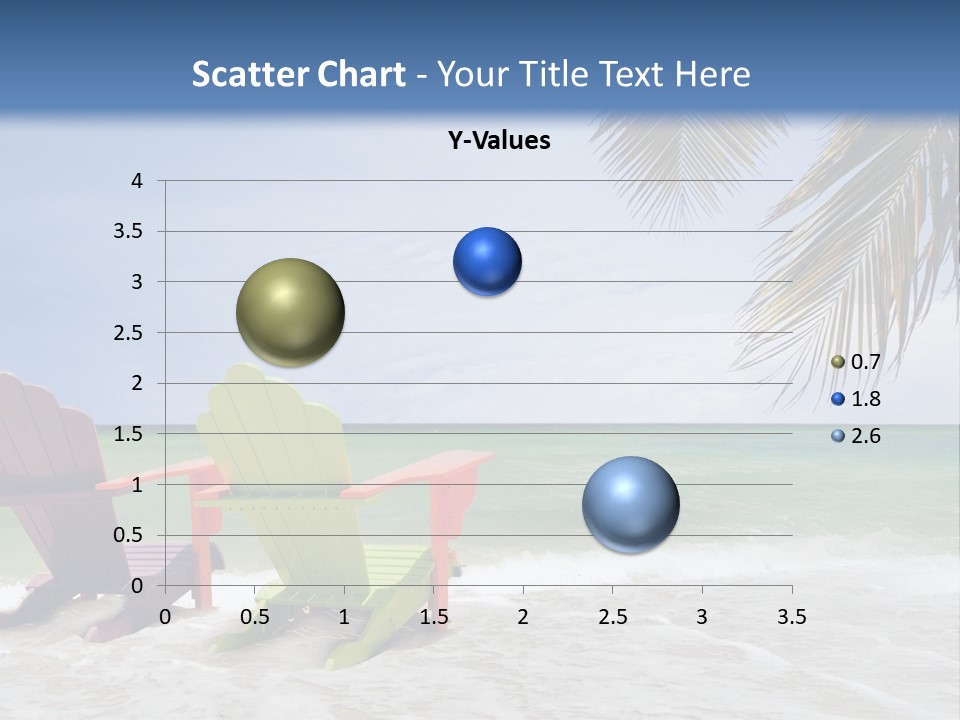 Scatter Chart - Your Title Text Here

Y-Values

4
3.5
3
2.5
2
1.5
1
0.5
0

0 0.5 1 1.5 2 2.5 3 3.5

0.7
1.8
2.6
^^^^^^^^
* WHAT IS NEEDED *
Could you retype the records above exactly, omitting the pictures?

* SOLUTION TO THE EXERCISE *
 Scatter Chart - Your Title Text Here

Y-Values

4
3.5
3
2.5
2
1.5
1
0.5
0

0 0.5 1 1.5 2 2.5 3 3.5

0.7
1.8
2.6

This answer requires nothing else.